==== Data extract ====

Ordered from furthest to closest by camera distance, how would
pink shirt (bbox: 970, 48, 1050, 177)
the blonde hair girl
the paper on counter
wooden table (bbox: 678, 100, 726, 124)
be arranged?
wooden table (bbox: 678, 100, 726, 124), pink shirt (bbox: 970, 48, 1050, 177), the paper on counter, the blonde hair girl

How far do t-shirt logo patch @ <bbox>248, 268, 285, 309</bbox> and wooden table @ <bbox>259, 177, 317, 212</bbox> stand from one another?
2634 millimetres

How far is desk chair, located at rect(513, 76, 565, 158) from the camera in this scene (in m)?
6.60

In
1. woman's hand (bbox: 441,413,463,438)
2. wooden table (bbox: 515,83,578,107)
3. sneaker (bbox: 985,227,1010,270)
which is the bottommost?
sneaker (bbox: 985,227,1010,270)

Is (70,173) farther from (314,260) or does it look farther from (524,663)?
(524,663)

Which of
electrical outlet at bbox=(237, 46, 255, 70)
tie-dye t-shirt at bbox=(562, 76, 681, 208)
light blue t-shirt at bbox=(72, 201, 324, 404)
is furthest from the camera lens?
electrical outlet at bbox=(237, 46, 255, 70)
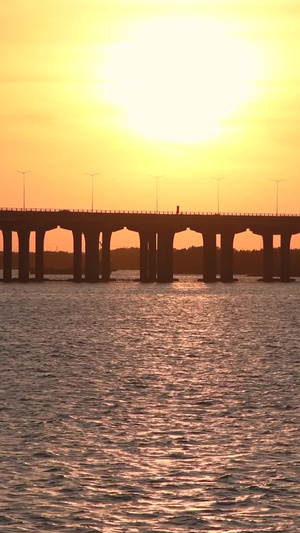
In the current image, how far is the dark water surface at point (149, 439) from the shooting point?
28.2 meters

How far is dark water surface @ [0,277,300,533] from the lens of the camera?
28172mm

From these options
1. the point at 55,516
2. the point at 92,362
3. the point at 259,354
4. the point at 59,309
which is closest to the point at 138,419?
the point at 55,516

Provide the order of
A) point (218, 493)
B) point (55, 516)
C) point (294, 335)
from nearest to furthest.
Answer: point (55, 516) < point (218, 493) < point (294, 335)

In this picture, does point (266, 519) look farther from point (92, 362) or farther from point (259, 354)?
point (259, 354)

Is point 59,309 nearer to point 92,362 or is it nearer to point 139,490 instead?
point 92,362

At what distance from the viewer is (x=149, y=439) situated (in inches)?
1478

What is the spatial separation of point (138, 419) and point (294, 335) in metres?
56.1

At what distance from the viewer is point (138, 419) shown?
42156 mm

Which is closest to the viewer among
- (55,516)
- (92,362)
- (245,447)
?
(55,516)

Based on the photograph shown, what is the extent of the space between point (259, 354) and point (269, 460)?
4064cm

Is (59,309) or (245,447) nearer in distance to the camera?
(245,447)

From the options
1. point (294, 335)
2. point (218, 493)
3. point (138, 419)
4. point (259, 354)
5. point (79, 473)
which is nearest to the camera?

====
==== Data extract ====

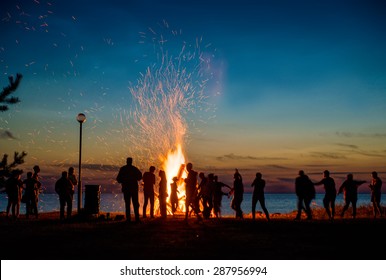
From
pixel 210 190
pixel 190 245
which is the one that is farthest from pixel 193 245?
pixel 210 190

====

Replace "camera distance" with "depth" in everything from the line containing "Ordered from furthest" down to the line containing "2634 millimetres", and write those lines out again with nothing else changed.

Ordered from furthest to closest by depth, how would
pink shirt (bbox: 970, 48, 1050, 177)
the blonde hair girl
the paper on counter
wooden table (bbox: 678, 100, 726, 124)
be arranged?
wooden table (bbox: 678, 100, 726, 124), pink shirt (bbox: 970, 48, 1050, 177), the paper on counter, the blonde hair girl

How far do t-shirt logo patch @ <bbox>248, 268, 285, 309</bbox> and wooden table @ <bbox>259, 177, 317, 212</bbox> stand from one another?
2634 millimetres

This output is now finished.